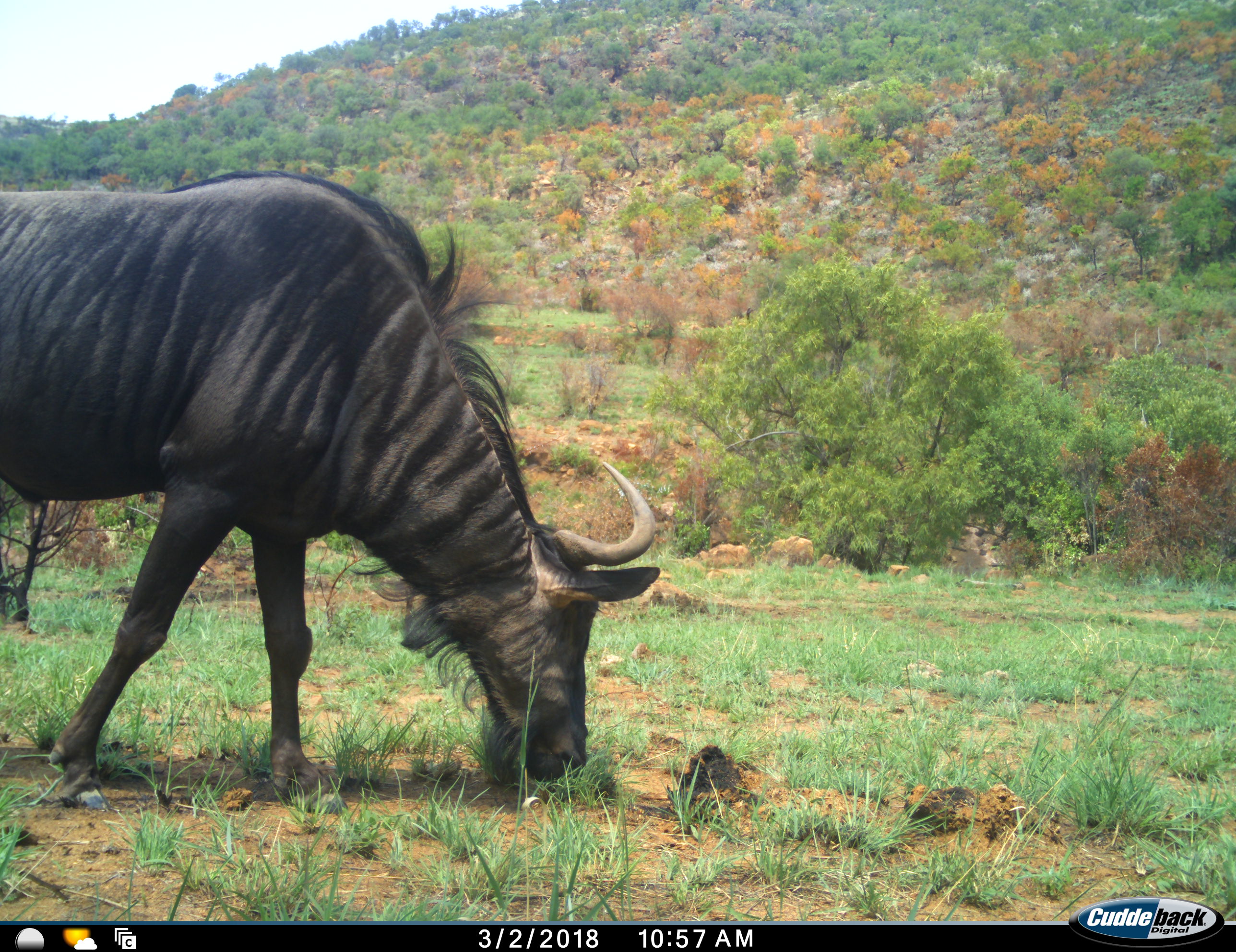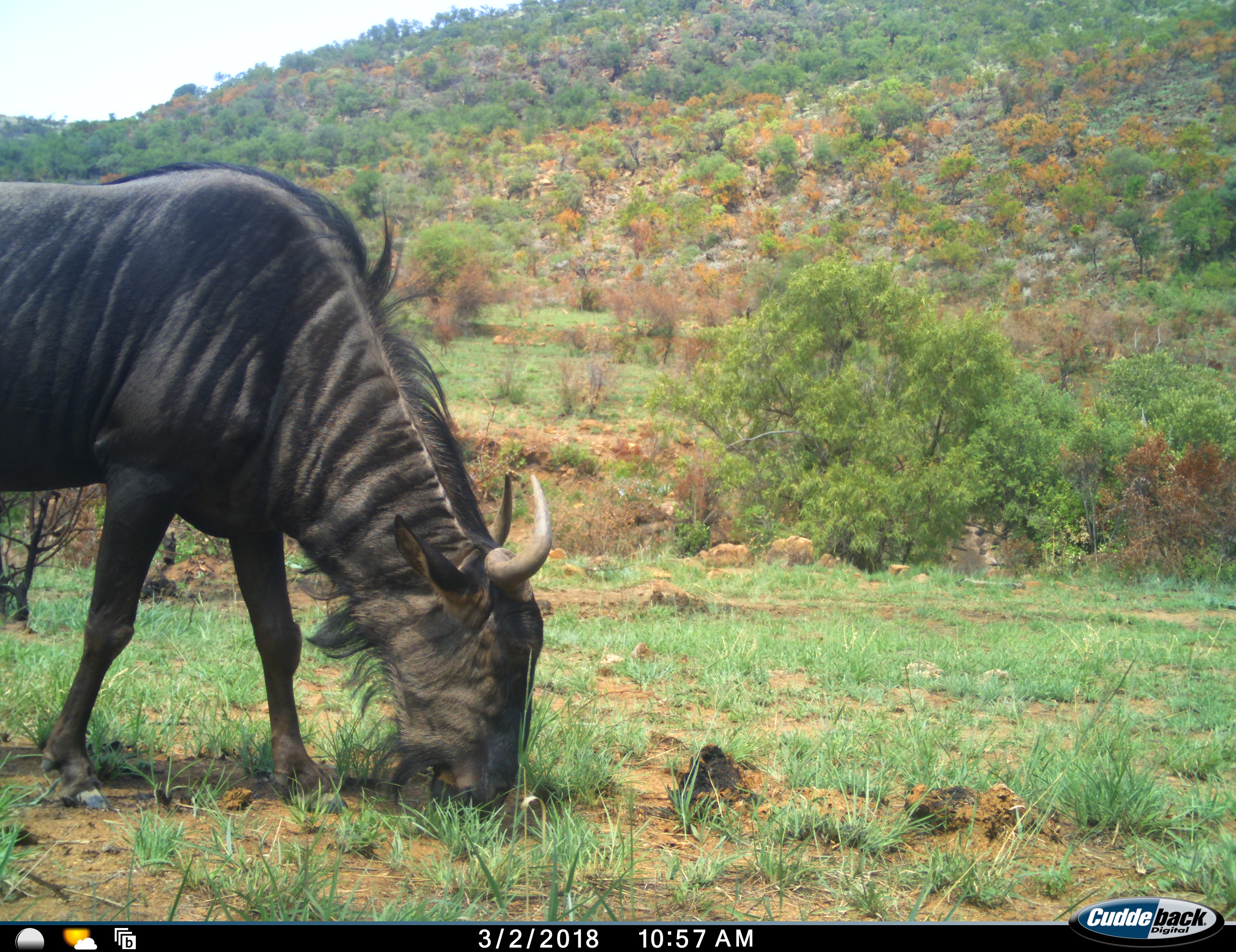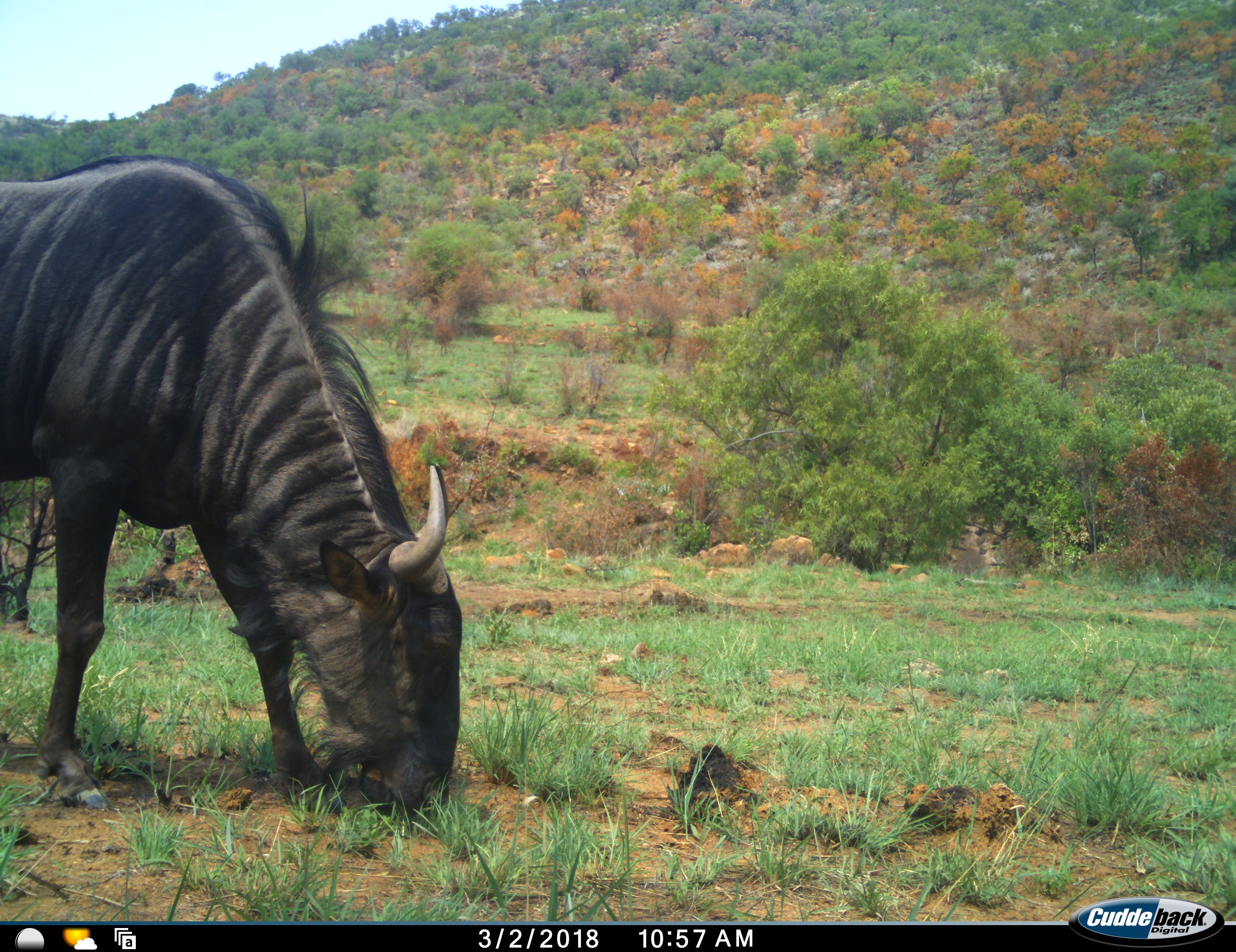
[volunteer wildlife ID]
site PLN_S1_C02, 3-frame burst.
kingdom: Animalia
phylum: Chordata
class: Mammalia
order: Artiodactyla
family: Bovidae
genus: Connochaetes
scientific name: Connochaetes taurinus taurinus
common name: blue wildebeest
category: wildebeestblue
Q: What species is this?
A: Wildebeestblue (blue wildebeest) (Connochaetes taurinus taurinus).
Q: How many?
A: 1.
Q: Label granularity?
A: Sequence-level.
=====
### PROBLEM DETAILS
Give back every line of the material above word for word, leaving out the pictures.

### OUTPUT
[volunteer wildlife ID]
site PLN_S1_C02, 3-frame burst.
kingdom: Animalia
phylum: Chordata
class: Mammalia
order: Artiodactyla
family: Bovidae
genus: Connochaetes
scientific name: Connochaetes taurinus taurinus
common name: blue wildebeest
category: wildebeestblue
Q: What species is this?
A: Wildebeestblue (blue wildebeest) (Connochaetes taurinus taurinus).
Q: How many?
A: 1.
Q: Label granularity?
A: Sequence-level.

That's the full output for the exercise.